Conventional nuclear energy is known from past experience in the UK to be highly uneconomical, while the disposal of enormous amounts of hazardous radioactive wastes remain an intractable problem to this day. What is less well known is that the energy
returns of conventional nuclear power plants are not better than those of a gas-fired plant if low-grade uranium ore has to be mined and processed. Furthermore, a natural gas-fired heat and electricity co-generation power station is comparable to a nuclear power/natural gas plant in both energy yield and carbon emissions savings, but is
much cheaper to construct, and supplies heat and electricity more cheaply to the consumer. A biogas-powered co-generation plant is even better, and saves seven times the carbon emissions of a nuclear power/natural gas plant.
The new generation pebble bed nuclear reactor is said to be economical and safe, but the economy is contingent upon the assumption that it does not require the safety measures used in other types of reactor, and large doubts remain over that.

  1. Nuclear energy is extremely uneconomical, as the past performance of the nuclear industry in Britain has shown.
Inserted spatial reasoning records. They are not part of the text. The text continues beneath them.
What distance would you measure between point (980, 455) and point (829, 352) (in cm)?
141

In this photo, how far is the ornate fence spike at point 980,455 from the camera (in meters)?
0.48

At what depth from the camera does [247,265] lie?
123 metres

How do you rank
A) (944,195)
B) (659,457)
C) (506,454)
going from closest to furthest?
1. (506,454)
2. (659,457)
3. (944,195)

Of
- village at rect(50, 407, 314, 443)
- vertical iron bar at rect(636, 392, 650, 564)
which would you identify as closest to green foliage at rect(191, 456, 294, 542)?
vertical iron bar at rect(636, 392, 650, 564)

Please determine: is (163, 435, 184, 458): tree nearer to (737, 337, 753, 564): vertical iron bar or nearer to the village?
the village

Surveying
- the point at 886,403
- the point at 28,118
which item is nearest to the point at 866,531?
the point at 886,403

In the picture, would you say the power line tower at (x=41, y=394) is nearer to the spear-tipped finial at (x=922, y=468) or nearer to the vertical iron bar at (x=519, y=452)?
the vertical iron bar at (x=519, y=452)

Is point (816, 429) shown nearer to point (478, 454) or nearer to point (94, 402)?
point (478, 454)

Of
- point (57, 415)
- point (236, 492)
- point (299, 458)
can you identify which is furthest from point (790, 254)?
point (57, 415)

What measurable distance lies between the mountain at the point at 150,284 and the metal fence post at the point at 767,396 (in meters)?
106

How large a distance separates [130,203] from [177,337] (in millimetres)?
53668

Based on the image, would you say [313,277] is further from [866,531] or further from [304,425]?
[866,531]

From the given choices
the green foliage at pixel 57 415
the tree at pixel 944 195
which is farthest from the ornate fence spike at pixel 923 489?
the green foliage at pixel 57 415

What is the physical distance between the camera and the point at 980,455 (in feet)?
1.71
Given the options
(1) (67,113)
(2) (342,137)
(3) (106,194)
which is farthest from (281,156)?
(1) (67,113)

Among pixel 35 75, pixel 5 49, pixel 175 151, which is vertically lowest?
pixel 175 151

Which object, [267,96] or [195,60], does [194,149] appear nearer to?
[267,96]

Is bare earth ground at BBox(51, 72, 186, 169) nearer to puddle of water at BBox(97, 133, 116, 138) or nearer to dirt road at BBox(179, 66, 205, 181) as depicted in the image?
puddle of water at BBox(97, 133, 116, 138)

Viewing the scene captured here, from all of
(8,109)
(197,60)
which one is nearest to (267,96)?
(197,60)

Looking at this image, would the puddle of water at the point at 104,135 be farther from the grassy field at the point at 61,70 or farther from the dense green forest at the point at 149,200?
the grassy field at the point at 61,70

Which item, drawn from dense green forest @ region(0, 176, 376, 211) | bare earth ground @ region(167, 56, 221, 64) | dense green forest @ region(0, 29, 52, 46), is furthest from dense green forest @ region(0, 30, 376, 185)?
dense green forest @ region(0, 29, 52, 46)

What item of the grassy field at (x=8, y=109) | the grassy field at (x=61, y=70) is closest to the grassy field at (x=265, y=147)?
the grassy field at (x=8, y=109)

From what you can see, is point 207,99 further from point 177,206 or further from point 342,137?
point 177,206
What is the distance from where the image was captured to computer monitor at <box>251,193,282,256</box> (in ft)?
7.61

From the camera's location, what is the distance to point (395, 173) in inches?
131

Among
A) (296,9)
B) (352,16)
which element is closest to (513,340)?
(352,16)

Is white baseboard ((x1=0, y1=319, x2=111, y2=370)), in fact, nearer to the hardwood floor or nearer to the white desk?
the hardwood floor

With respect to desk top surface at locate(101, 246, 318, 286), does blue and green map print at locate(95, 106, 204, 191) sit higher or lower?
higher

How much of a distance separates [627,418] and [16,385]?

The other major problem is safety. Once set up, a nuclear power nation must be maintained and monitored continuously to high standards. Reprocessing spent fuel is no easier. In June 2005, a leak of highly radioactive waste was discovered in the reprocessing plant at Sellafield containing enough uranium and plutonium to make several atomic weapons; and had gone unnoticed for more than eight months. Reprocessing spent fuel also leads to an exponential increase in the volume of hazardous radioactive wastes, and provides ideal opportunities for the proliferation of nuclear weapons.
  2. The potential of nuclear power is limited by the amount of sufficiently high-grade uranium ore available. At today’s rate, economically recoverable reserves of uranium, about 10 million tonnes, would last less than 100 years.
  3. Uranium extraction is an energy intensive and hazardous process. It has resulted in more than 6 billion tonnes of radioactive tailings of potent carcinogens. Once in the reactor the uranium generates a million times more radioactivity, about a thousandth of which still remains after 100 years.
  4. To date, nuclear power has been built and subsidised through the use of fossil fuels, which have provided the energy for mining, extraction, enrichment and construction. A life-cycle comparison between the carbon dioxide emissions resulting from a nuclear plant and an equivalently sized gas-burning plant indicates that with the poorer uranium ores, below 0.002 per cent, the gas-fired plant comes out better, with lower overall carbon dioxide emissions. Life-cycle analysis done by the Öko-Institute of Germany estimates a carbon dioxide cost of 35 g/kWh. A natural gas co-generation system is even with the nuclear power/natural gas combination in terms of emissions, while being far cheaper to the consumer simply because of the three-fold better efficiency in delivering end-use energy. A cogeneration system based on biogas emits seven times less greenhouse gases in providing end-use energy compared to a nuclear power/natural gas combination.
  5. Proponents claim that a new generation nuclear reactor, the pebble bed modular reaction (PBMR) will produce electricity both economically and safely, but this is on the basis of a new and largely untested technology. Furthermore, much of the expected savings arise because the designers are so confident of the safety of the reactor that they plan to build plants without containment buildings and close to populated areas where the power is required, and to operate them with much lower staffing levels than other types of reactor. However, large questions hang over safety, while the intractable problems of nuclear wastes remains, and it is still at best a temporary solution to the energy problem. It also greatly increases the risks of nuclear proliferation by its very nature.